### [Selected passage]
<<<<
Airfix 1/48 DH.82 Tiger Moth Build

by Alex Hooper




Airfix 1/48 DH.82 Tiger Moth (kit# A04101): Review

Eduard Color Photo-Etch (#49-1073): Review

Airfix 1/48 DH.82 Tiger Moth: Build by Alex Hooper

Scale: 1/48

Contents and Media: 57 parts in light blue-grey styrene, 2 in clear, and one decal sheet with markings for 2 airframes.

Price and Availability: £15.82 Plus Shipping from Hannants and model retailers worldwide and online.



The de Havilland DH.82 Tiger Moth is a 1930s British biplane designed by Geoffrey de Havilland and built by the de Havilland Aircraft Company. It was operated by the Royal Air Force (RAF) and many other operators as a primary trainer aircraft. In addition to the type's principal use for ab-initio training, the Second World War saw RAF Tiger Moths operating in other capacities, including maritime surveillance and defensive anti-invasion preparations; some aircraft were even outfitted to function as armed light bombers.



The Tiger Moth remained in service with the RAF until succeeded by the de Havilland Chipmunk during the early 1950s. Many military surplus Tiger Moths subsequently entered into civil operation and many nations have used the Tiger Moth in both military and civil applications. Moreover the type remains in widespread use as a recreational aircraft in several countries. It is still occasionally used as a primary trainer, particularly for those pilots wanting to gain experience before moving on to other tail wheel aircraft. Various companies that offer trial lesson experiences still employ Tiger Moths. The de Havilland Moth Club, founded in 1975, is now an owners' association offering mutual club and technical support.
>>>>
Stored records
<<<<
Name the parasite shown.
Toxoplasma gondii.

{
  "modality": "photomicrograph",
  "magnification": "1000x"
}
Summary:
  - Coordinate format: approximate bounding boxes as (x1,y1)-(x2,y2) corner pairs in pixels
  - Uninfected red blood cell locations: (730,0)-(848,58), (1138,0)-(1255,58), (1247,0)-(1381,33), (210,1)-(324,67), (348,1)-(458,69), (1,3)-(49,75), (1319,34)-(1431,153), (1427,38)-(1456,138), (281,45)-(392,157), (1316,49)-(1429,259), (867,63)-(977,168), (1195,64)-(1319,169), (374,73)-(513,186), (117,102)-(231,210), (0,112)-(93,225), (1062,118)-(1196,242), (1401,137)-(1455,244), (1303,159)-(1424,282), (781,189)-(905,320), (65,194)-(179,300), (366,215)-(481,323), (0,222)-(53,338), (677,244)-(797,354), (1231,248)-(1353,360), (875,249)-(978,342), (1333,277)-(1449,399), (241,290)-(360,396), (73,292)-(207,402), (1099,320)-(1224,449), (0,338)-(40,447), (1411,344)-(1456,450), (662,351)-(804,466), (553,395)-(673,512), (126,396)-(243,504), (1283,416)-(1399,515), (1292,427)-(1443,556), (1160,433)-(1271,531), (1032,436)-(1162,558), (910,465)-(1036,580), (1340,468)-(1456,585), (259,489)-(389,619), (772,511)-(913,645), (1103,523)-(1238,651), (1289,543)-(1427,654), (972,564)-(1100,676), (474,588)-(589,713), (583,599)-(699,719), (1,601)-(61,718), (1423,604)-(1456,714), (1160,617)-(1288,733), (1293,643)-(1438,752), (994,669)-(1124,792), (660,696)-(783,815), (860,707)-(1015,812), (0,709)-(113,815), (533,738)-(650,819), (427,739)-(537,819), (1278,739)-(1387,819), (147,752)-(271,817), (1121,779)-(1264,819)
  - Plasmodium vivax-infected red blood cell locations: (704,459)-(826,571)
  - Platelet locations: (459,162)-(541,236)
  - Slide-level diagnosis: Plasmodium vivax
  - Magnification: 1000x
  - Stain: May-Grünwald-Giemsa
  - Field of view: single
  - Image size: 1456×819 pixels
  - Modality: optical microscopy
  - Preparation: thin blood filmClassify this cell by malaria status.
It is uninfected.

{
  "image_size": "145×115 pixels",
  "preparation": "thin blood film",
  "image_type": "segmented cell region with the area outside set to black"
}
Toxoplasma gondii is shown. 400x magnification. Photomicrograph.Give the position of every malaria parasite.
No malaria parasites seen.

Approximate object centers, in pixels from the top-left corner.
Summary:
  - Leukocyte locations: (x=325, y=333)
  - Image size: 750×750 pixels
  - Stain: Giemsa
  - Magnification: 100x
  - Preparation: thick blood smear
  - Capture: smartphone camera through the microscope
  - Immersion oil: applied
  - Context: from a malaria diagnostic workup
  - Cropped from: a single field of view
>>>>
Turn the paragraph of the Tiger Moth review that begins "The Tiger Moth remained in service" into a short bulleted list that keeps its main facts. The data plays no part here.

### [Correct output]
- The RAF used the Tiger Moth until the de Havilland Chipmunk replaced it in the early 1950s.
- Many military surplus Tiger Moths then went into civil use, and many nations have flown the type in both military and civil roles.
- It is still widely flown for recreation in several countries.
- It is still sometimes used as a primary trainer, especially by pilots preparing for other tail wheel aircraft.
- Various companies still use Tiger Moths for trial lessons.
- The de Havilland Moth Club was founded in 1975 and is now an owners' association offering mutual club and technical support.